McGuire Veterans Hospital
Volunteers host an ice cream social for patients on the polytrauma and spinal cord units of McGuire Veterans Hospital and for their families and staff. Team members gather for a visit each 3rd Tuesday of the month, 6:00 to 7:00 p.m. to offer hospitality, listening ears and “ministry of presence.”
Contact Madeline and Snead Luck, 405-2696.
Margaret Bloor explains the intention and effects of the McGuire Veterans Ministry.
Tell us about the McGuire Veterans Ministry. Who does it serve?
On the fourth Tuesday of each month, we meet at 5:45 PM in the Polytrauma Unit of McGuire Hospital.
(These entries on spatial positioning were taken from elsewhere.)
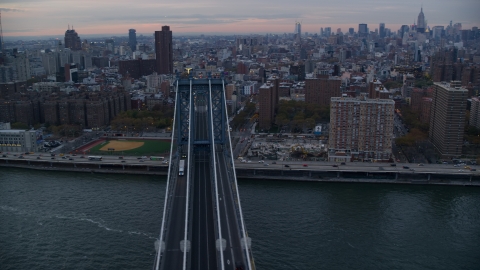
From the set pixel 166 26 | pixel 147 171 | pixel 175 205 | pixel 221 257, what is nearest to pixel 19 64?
pixel 166 26

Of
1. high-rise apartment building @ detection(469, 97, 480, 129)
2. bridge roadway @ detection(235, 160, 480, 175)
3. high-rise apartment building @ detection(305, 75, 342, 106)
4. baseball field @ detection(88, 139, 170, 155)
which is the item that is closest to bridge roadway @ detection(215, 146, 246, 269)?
bridge roadway @ detection(235, 160, 480, 175)

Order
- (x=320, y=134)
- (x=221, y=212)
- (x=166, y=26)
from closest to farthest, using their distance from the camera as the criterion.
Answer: (x=221, y=212) < (x=320, y=134) < (x=166, y=26)

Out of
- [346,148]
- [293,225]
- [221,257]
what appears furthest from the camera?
[346,148]

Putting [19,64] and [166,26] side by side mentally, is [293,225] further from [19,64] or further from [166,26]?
[166,26]

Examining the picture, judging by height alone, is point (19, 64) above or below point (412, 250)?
above

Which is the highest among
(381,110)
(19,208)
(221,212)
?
(381,110)

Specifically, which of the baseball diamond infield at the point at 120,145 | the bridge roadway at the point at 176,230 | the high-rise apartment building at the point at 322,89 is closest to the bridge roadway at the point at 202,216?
the bridge roadway at the point at 176,230

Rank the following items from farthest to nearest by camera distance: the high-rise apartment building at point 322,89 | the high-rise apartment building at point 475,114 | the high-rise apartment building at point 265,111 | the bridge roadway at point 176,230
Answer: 1. the high-rise apartment building at point 322,89
2. the high-rise apartment building at point 265,111
3. the high-rise apartment building at point 475,114
4. the bridge roadway at point 176,230

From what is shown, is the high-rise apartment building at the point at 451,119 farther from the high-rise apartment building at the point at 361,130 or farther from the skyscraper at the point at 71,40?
the skyscraper at the point at 71,40
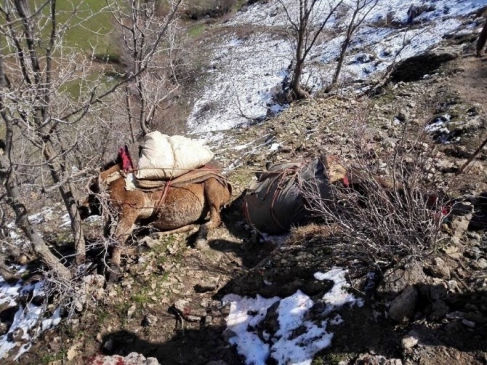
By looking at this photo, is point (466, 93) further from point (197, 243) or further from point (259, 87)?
point (259, 87)

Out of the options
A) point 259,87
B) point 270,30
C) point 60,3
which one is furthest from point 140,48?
point 270,30

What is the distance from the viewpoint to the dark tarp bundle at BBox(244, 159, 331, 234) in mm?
5000

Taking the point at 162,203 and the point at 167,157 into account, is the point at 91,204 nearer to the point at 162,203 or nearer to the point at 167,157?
the point at 162,203

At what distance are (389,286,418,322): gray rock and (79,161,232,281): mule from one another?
289cm

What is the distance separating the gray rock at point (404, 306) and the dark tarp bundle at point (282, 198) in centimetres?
165

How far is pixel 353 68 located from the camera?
18.6 metres

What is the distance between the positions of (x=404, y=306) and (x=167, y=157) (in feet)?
11.8

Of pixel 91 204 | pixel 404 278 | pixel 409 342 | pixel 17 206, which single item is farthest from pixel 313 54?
pixel 409 342

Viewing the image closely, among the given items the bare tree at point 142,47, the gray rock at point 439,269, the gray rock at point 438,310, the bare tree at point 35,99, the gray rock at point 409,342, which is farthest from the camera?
the bare tree at point 142,47

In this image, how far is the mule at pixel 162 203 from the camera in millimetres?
5211

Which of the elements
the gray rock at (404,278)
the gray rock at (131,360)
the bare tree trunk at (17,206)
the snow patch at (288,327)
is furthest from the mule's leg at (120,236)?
the gray rock at (404,278)

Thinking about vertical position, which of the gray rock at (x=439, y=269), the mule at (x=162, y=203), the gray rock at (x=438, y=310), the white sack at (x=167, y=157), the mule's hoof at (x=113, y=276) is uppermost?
the white sack at (x=167, y=157)

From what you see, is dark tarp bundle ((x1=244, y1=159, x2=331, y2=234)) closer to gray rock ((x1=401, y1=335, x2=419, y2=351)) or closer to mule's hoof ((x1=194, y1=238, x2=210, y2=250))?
mule's hoof ((x1=194, y1=238, x2=210, y2=250))

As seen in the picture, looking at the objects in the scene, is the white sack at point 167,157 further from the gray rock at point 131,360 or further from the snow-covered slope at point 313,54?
the snow-covered slope at point 313,54
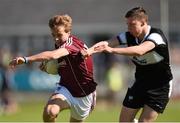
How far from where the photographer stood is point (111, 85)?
30.1 metres

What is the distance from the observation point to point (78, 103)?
1273cm

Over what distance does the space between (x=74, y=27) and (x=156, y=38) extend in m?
28.4

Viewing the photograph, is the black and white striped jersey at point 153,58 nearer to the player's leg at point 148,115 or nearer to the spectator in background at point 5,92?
the player's leg at point 148,115

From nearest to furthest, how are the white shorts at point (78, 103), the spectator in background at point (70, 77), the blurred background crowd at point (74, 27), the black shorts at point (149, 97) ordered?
the black shorts at point (149, 97) → the spectator in background at point (70, 77) → the white shorts at point (78, 103) → the blurred background crowd at point (74, 27)

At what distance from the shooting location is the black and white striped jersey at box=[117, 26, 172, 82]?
11.6 meters

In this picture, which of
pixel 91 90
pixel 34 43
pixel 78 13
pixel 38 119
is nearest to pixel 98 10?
pixel 78 13

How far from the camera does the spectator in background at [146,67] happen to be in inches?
456

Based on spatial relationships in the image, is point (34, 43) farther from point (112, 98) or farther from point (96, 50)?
point (96, 50)

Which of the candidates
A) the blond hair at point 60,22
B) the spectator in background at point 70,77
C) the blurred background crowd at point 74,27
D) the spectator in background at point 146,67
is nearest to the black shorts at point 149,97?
the spectator in background at point 146,67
For the next two hours we serve the veterans who are patients on that unit as well as the Spinal Cord Unit. In addition, we offer desserts to the visiting families and the hospital staff.
We begin our evening by setting up refreshments in the dining area of the Polytrauma Unit. Each of our volunteers brings desserts such as ice cream, cookies, and cakes. Some of the patients on this floor are able to come to us but others cannot. In that case, we take dessert to their rooms. Depending on the month, we might use holiday napkins or distribute Christmas cards, Valentine cards, or Thank You cards.
After getting settled on the Polytrama Unit, a few of our volunteers will remain in this area to serve dessert and visit with patients while others load refreshments on a cart to take downstairs to the Spinal Cord Unit. Here we go to a group dining area as well as to the patients’ rooms. We also help to feed the few patients who are unable to feed themselves. It is always good to have a moment to talk with each veteran. They love the desserts and especially the companionship.
What kind of volunteer is especially helpful in this ministry? Skills? Personality?
To volunteer for this ministry, one should be comfortable in a hospital setting and especially interacting with polytrauma and spinal cord patients. No special skill is required. Being willing to offer warm smiles and helping hands to our veterans is what is most needed.
Share your impressions of how this ministry is supporting the veterans at McGuire. How is it shaping the Doers who volunteer?
Some of the veterans we serve are in the hospital for only several weeks, but many are there for months and sometimes years. The majority are not local and have no family or friends to visit them. Our ministry is able to make a huge difference in the lives of these men and women. The small offering of a special dessert and a moment of conversation always brings joy and a grateful “thank you.”
Our veterans and their families put everything on the line to protect our freedom. We may never be able to repay them for their sacrifice, but this is our way to show them just how much we appreciate all that they have done. It is extremely rewarding and such a privilege for us to have this opportunity to serve in this ministry. Each month we meet patients who touch our hearts, make us smile, and give us something to reflect upon. The phrase “thank you for your service” has taken on new meaning for our volunteers, and we leave McGuire Hospital feeling like we received more than we gave.